1 - A DGE dispõe das receitas provenientes de dotações que lhe forem atribuídas no Orçamento do Estado.

2 - A DGE dispõe ainda das seguintes receitas próprias:

a) As quantias cobradas pela prestação de serviços no âmbito das suas atribuições;

b) O produto de venda de publicações e de materiais pedagógicos e didácticos;

c) Os subsídios, subvenções e comparticipações de entidades públicas e privadas;

d) Quaisquer receitas que por Lei, contrato ou outro título lhe sejam atribuídas.
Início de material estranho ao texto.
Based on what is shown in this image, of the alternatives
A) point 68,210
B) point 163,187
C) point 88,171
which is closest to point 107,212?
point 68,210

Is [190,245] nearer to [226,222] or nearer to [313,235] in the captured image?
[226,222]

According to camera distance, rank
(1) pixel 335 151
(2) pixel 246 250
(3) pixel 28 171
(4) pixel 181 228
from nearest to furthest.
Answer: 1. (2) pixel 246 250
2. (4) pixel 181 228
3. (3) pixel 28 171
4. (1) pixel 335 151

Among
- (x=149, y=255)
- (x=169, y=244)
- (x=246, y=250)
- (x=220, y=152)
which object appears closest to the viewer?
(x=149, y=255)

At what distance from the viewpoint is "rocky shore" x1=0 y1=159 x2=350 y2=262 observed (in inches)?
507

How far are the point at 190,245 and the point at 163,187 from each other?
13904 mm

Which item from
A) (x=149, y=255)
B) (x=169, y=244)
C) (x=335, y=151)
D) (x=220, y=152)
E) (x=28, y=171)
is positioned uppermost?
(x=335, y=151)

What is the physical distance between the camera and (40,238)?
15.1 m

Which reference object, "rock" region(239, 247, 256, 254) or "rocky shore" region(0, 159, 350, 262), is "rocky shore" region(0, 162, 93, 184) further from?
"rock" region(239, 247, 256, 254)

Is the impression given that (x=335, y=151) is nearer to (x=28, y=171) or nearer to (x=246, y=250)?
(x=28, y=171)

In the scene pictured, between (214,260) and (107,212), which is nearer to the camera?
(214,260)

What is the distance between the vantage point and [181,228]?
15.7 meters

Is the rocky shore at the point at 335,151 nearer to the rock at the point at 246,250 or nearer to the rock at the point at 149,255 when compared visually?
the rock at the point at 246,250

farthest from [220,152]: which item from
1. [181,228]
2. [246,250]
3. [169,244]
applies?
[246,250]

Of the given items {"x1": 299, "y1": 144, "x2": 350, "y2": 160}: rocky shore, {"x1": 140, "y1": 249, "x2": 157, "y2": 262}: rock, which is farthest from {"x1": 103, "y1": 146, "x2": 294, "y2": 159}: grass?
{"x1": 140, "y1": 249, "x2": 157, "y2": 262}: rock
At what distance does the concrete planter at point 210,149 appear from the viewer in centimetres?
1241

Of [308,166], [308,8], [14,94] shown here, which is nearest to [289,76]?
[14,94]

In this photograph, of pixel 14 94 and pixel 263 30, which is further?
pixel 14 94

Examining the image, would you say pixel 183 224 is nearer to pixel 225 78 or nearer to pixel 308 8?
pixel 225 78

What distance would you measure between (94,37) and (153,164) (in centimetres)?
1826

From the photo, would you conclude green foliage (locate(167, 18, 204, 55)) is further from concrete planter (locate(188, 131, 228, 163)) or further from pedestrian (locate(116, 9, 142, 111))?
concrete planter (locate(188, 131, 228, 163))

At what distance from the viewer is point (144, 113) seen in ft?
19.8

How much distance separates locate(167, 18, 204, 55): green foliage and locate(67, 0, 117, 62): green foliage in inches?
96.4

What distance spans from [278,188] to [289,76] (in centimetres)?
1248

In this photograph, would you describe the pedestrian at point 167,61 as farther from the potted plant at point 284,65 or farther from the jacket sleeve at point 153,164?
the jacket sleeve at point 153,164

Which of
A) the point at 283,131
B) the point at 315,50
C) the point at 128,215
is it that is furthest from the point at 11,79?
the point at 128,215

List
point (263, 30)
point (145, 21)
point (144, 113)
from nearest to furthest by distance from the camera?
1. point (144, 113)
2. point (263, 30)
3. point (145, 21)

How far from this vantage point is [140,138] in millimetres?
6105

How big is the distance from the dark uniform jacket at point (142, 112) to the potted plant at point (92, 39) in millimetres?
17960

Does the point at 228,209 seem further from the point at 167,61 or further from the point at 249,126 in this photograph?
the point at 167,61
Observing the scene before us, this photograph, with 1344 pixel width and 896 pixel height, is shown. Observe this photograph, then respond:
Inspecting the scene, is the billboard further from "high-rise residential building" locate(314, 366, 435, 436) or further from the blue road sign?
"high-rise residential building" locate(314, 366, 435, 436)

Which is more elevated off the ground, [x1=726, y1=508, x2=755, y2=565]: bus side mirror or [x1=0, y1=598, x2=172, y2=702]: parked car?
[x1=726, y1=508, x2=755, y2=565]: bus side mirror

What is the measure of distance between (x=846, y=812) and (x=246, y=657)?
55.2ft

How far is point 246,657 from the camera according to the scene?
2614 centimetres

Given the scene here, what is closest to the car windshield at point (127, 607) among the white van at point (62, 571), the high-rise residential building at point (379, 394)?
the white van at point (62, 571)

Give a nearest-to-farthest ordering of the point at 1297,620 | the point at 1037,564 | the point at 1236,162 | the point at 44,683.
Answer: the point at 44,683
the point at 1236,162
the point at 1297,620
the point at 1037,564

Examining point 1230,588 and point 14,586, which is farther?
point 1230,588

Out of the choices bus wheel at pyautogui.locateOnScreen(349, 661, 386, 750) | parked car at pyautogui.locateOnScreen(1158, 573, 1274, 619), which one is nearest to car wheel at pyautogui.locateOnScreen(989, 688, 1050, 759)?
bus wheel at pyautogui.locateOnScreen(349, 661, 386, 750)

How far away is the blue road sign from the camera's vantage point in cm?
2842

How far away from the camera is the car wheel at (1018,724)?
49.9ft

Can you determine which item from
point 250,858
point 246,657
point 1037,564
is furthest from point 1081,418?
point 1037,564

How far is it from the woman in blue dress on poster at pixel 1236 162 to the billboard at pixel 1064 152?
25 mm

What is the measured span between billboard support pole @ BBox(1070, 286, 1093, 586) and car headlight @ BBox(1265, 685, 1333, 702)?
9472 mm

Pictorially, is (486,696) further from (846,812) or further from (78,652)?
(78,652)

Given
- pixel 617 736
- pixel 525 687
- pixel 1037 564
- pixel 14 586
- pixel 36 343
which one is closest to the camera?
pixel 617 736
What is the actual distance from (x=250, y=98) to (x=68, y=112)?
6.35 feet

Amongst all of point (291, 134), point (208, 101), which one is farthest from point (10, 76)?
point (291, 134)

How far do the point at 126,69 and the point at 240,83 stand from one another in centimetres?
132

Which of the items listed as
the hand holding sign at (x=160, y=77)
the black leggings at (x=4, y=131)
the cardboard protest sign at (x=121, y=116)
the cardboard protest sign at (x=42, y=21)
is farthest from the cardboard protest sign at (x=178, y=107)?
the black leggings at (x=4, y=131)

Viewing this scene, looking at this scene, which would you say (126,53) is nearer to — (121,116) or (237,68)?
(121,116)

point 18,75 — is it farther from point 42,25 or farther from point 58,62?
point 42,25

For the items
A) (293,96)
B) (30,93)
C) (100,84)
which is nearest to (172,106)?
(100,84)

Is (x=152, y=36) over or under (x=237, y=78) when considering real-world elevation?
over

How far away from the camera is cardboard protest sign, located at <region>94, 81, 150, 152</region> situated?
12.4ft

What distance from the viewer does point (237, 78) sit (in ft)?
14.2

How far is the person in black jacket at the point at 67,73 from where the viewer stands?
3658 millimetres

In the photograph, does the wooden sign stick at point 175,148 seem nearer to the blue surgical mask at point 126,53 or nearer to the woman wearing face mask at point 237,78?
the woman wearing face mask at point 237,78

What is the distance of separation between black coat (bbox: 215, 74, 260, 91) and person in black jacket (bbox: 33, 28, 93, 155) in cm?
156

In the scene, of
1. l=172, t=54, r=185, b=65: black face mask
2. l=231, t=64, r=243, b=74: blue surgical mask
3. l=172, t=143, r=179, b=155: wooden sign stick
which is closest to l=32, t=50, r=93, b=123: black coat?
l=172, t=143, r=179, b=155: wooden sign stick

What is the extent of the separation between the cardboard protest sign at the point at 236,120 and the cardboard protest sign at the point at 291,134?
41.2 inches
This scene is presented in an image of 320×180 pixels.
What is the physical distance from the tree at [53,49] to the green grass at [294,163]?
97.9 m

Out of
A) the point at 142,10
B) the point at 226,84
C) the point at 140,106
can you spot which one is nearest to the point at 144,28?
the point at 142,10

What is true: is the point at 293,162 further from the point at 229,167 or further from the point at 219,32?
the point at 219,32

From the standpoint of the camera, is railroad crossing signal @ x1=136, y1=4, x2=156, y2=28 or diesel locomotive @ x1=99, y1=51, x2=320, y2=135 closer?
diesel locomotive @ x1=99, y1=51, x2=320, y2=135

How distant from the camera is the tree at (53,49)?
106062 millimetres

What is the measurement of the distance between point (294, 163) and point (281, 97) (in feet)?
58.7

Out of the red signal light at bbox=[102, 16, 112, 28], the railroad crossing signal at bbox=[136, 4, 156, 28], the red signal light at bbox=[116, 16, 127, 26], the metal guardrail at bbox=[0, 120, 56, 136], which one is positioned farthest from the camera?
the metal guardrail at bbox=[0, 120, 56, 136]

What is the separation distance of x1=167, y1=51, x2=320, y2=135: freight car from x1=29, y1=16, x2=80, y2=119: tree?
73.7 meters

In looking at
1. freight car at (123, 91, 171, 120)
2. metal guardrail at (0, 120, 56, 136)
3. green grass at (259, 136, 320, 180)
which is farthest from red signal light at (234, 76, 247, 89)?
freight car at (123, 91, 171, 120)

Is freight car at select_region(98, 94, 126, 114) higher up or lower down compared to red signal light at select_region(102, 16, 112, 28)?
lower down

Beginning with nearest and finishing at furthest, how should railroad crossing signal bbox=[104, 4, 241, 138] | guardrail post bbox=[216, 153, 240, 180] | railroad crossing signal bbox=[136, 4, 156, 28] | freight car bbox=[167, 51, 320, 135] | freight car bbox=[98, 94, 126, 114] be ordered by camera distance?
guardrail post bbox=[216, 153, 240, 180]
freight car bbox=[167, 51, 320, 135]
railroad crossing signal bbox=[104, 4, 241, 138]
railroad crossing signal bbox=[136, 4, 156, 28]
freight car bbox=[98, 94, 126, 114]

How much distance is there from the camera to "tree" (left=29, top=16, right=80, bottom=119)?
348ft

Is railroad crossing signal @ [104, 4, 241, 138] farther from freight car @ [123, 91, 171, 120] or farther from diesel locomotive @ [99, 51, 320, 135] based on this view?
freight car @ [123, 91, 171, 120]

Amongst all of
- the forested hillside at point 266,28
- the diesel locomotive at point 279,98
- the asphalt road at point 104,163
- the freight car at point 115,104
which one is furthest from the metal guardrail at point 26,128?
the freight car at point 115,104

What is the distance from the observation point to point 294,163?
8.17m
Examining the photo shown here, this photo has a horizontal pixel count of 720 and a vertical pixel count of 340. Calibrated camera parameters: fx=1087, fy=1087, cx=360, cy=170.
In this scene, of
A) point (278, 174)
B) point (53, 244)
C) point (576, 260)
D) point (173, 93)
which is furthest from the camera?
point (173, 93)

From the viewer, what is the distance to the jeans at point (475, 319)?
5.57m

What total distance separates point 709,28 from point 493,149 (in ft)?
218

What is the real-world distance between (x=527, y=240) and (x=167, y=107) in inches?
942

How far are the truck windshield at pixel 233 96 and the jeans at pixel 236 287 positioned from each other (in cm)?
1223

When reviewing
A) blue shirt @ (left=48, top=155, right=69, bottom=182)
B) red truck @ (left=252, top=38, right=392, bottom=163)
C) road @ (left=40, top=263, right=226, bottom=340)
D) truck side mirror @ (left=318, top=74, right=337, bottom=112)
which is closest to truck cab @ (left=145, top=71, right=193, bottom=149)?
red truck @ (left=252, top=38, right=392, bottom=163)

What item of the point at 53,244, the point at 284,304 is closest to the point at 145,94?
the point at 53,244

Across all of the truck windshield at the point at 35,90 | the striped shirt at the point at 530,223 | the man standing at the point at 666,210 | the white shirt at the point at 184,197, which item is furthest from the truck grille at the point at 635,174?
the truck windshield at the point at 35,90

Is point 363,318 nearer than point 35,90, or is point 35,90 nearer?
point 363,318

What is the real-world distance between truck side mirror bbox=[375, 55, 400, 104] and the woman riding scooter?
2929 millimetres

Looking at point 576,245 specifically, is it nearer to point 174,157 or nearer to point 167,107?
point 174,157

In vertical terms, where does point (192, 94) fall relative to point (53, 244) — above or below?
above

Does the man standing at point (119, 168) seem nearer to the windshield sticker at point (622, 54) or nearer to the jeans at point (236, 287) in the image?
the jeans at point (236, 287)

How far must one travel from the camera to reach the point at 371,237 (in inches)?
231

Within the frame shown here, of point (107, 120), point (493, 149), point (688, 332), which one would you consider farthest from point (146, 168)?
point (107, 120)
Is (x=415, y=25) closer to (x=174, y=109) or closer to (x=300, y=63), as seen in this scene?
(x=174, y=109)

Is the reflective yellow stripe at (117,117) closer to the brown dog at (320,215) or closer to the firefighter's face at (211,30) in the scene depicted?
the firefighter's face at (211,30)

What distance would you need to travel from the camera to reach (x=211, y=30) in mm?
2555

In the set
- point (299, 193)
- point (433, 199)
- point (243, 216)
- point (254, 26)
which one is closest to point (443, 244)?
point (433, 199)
3 - As quantias cobradas pela DGE são fixadas e periodicamente actualizadas por despacho dos membros do Governo responsáveis pelas áreas das finanças e da educação e ciência, tendo em atenção os meios humanos e materiais mobilizados em cada caso, podendo ainda ser tidos em conta os custos indirectos de funcionamento.

Artigo 7.º

Despesas

Constituem despesas da DGE as que resultem de encargos decorrentes da prossecução das atribuições que lhe estão cometidas.

Artigo 8.º

Mapa de cargos de direcção

Os lugares de direcção superior de 1.º e 2.º graus e de direcção intermédia de 1.º grau constam do mapa anexo ao presente Decreto-Lei, do qual faz parte integrante.

Artigo 9.º

Estatuto remuneratório dos chefes de equipas multidisciplinares

Aos chefes de equipas multidisciplinares é atribuído o estatuto remuneratório equiparado a dirigente intermédio do 1.º ou 2.º graus.

Artigo 10.º

Sucessão

A DGE sucede nas atribuições da Direcção-Geral de Inovação e Desenvolvimento Curricular e do Gabinete Coordenador de Segurança Escolar.

Artigo 11.º

Critérios de selecção de pessoal

São fixados como critérios gerais e abstractos de selecção do pessoal necessário à prossecução das atribuições da DGE o desempenho de funções na Direcção-Geral de Inovação e Desenvolvimento Curricular e no Gabinete Coordenador de Segurança Escolar, directamente relacionadas com as atribuições transferidas ou em áreas de apoio correspondentes às existentes na DGE.

Artigo 12.º

Norma revogatória

São revogados:

a) Os artigos 1.º a 5.º, 9.º a 15.º e 17.º do Decreto-Lei n.º 117/2009, de 18 de Maio;

b) O Decreto Regulamentar n.º 29/2007, de 29 de Março.

Artigo 13.º

Entrada em vigor

O presente Decreto-Lei entra em vigor no 1.º dia do mês seguinte ao da sua publicação.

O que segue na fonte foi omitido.